» Given problem A:
Answer these about the patch review thread:
(i) What style does Long Li say he is trying to use for definitions?
(ii) What does the reviewer say prints on userspace paths should be instead?
(iii) According to the reviewer, what does rdma use in its comment style?
» Given problem B: Print everything in the patch review thread from "I will review" down to "(udata->inlen < sizeof(ucmd))".

» Supplied passage:
----
RE: [Patch v6 12/12] RDMA/mana_ib: Add a driver for Microsoft Azure Network Adapter

From: Long Li
Date: Thu Sep 22 2022 - 04:23:58 EST


> Subject: Re: [Patch v6 12/12] RDMA/mana_ib: Add a driver for Microsoft
> Azure Network Adapter
>
> On Tue, Sep 20, 2022 at 06:22:32PM -0700, longli@xxxxxxxxxxxxxxxxx wrote:
> > +int mana_ib_create_cq(struct ib_cq *ibcq, const struct ib_cq_init_attr
> *attr,
> > + struct ib_udata *udata)
> > +{
> > + struct mana_ib_cq *cq = container_of(ibcq, struct mana_ib_cq, ibcq);
> > + struct ib_device *ibdev = ibcq->device;
> > + struct mana_ib_create_cq ucmd = {};
> > + struct mana_ib_dev *mdev;
> > + int err;
> > +
> > + mdev = container_of(ibdev, struct mana_ib_dev, ib_dev);
>
> Stylistically these container_of's are usually in the definitions section, at least
> pick a form and stick to it consistently.

I will review all the other occurrences for consistency. I'm trying to use the "reverse Christmas tree" for definitions, so putting "mdev =" in a separate line.

>
> > + if (udata->inlen < sizeof(ucmd))
> > + return -EINVAL;
> > +
> > + err = ib_copy_from_udata(&ucmd, udata, min(sizeof(ucmd), udata-
> >inlen));
> > + if (err) {
> > + ibdev_dbg(ibdev,
> > + "Failed to copy from udata for create cq, %d\n", err);
>
> > + return -EFAULT;
> > + }
> > +
> > + if (attr->cqe > MAX_SEND_BUFFERS_PER_QUEUE) {
> > + ibdev_dbg(ibdev, "CQE %d exceeding limit\n", attr->cqe);
> > + return -EINVAL;
> > + }
> > +
> > + cq->cqe = attr->cqe;
> > + cq->umem = ib_umem_get(ibdev, ucmd.buf_addr, cq->cqe *
> COMP_ENTRY_SIZE,
> > + IB_ACCESS_LOCAL_WRITE);
> > + if (IS_ERR(cq->umem)) {
> > + err = PTR_ERR(cq->umem);
> > + ibdev_dbg(ibdev, "Failed to get umem for create cq,
> err %d\n",
> > + err);
> > + return err;
> > + }
> > +
> > + err = mana_ib_gd_create_dma_region(mdev, cq->umem, &cq-
> >gdma_region,
> > + PAGE_SIZE);
> > + if (err) {
> > + ibdev_err(ibdev,
> > + "Failed to create dma region for create cq, %d\n",
> > + err);
>
> Prints on userspace paths are not allowed, this should be dbg. There are
> many other cases like this, please fix them all. This driver may have too many
> dbg prints too, not every failure if should have a print :(

Will fix those.

>
> > + ibdev_dbg(ibdev,
> > + "mana_ib_gd_create_dma_region ret %d gdma_region
> 0x%llx\n",
> > + err, cq->gdma_region);
> > +
> > + /* The CQ ID is not known at this time
> > + * The ID is generated at create_qp
> > + */
>
> Wrong comment style, rdma uses the leading empty blank line for some
> reason
>
> /*
> * The CQ ID is not known at this time. The ID is generated at create_qp.
----
» Data block:
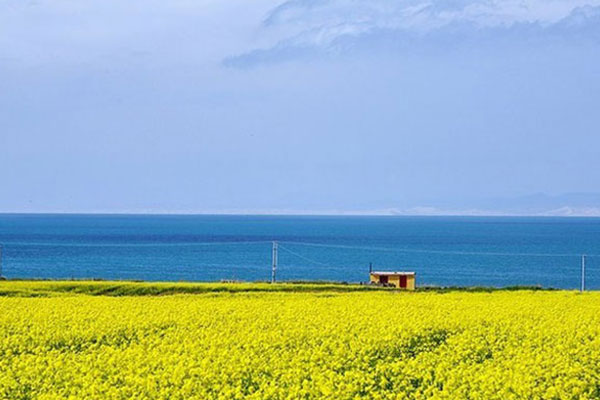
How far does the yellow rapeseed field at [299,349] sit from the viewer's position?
----
» Exercise response A:
(i) The "reverse Christmas tree" style.
(ii) dbg.
(iii) A leading empty blank line.

» Exercise response B:
I will review all the other occurrences for consistency. I'm trying to use the "reverse Christmas tree" for definitions, so putting "mdev =" in a separate line.

>
> > + if (udata->inlen < sizeof(ucmd))